Slowly The Long Silence battle group begins to wear the defenders down. Meter by hard fought meter they force them inward into the system. Those defenders that stand their ground are destroyed, their efforts lost to the eternal void. The Admiral cannot help but be proud of her brother though. Despite the battles inevitable conclusion his efforts are worthy of recognition.
Then it stops.
Suddenly everything stops – the universe sits frozen, trapped in this singular point in time. The Admiral finds herself floating alone as reality fades away leaving only an impenetrable inky black. The disorientation this causes lasts only a moment, as it is not her first time in this non-place and knowing what to expect she simply relaxes, preparing herself for what is to come. The wait is not long, not even seconds really, before the familiar soothing voice joins her.
“We apologize for the interruption. All simulations have ended to allow our guests time to prepare themselves. Estimated time of arrival at Einstein gate, 30 standard minutes. Local time is 1537 hours. Please standby to end nanostasis. The Children of Gaia would like to extend their welcome and wish you a pleasant visit to Earth and the Sol system.”
“This simulation brought to you by Virtuoso, the leader in virtual entertainment. Virtuoso is a member of the Non-Coercive Zone. Standard agreements, fees and licensing do apply. Thank you for using this and other fine Virtuoso products.”
Slowly she begins to feel the real world pulling at her senses. The gentle touch of nano-goo as it recedes from her skin withdrawing back into the stasis pod and once again allowing movement. Thankfully the cabin is dimly lit in order to avoid discomfort to her eyes, which have remained unused for the long months of hibernation required for wormhole transit. Even with such polite care in place it takes a couple of hard blinks and a good yawn to fully focus. She catches the soft smell of cinnamon that fills the cabin and it brings to mind thoughts of fresh hot rolls covered in delicious sweet frosting. Breathing the aroma in deeply she starts looking around. Coming out of stasis is her family – her father rubs his eyes, her mother stretches and there is her brother already up and bouncing about in the zero gravity, a silly childish look of wonder on his face.

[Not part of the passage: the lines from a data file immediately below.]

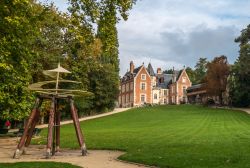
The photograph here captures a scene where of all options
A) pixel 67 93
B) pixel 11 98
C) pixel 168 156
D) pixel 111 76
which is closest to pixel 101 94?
pixel 111 76

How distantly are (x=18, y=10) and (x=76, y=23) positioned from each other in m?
3.33

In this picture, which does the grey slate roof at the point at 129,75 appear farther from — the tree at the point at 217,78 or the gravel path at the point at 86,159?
the gravel path at the point at 86,159

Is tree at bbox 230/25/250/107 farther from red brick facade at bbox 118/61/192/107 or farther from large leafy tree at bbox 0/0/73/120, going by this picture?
large leafy tree at bbox 0/0/73/120

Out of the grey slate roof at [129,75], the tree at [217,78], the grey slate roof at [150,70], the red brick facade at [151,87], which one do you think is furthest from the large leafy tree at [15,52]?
the grey slate roof at [150,70]

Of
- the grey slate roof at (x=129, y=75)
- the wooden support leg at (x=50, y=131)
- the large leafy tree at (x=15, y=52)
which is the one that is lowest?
the wooden support leg at (x=50, y=131)

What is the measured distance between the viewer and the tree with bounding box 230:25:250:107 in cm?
6894

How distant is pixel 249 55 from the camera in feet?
225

“That was intense!” he exclaims. “I wanna be a fleet admiral when I’m old enough! Boy, something smells good. When are we gonna eat? I’m hungry H-U-N-G-R-Y hungry.”
Her father simply laughs at the boy’s behavior. They all knew he would enjoy his first interstellar trip.

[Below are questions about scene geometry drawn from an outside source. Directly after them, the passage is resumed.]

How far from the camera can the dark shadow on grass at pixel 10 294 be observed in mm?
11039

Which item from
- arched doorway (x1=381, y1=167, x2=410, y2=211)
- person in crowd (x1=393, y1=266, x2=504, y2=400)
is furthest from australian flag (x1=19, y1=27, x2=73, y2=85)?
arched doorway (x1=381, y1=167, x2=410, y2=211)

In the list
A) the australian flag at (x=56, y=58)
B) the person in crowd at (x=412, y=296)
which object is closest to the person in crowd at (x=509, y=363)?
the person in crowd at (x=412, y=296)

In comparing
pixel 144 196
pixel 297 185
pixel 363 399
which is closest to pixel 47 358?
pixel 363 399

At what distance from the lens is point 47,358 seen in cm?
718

“You are always hungry dear,” their mother smiles and softly explains. “It was just a game, and the Archai handle the real wars so we don’t have to.”
“Why won’t they let us do it?” he asks with a tinge of disappointment and frustration in his voice. “I’ll bet lot’s of people would wanna have them if they were that much fun!”
Smiling at her sibling’s childish naivety the “Admiral” pushes out of the stasis pod, catching her brother around the neck with one arm as she intercepts him mid-flight. “Come on booger, let’s go see if we can find something to eat,” a suggestion delivered as she drags him helplessly along while mussing his hair.
The cabin wall melts away as they approach, revealing the main corridor and its slowly growing population of passengers beyond. Pushing off the bulkhead they float out of the their cabin to join them. With growing excitement she finds herself hoping that Earth will live up to all the stories. Even as her thoughts look ahead to this new adventure she is reminded of the classic line so often used by the Children of Gaia.
“When you come to Earth, you’re coming home.”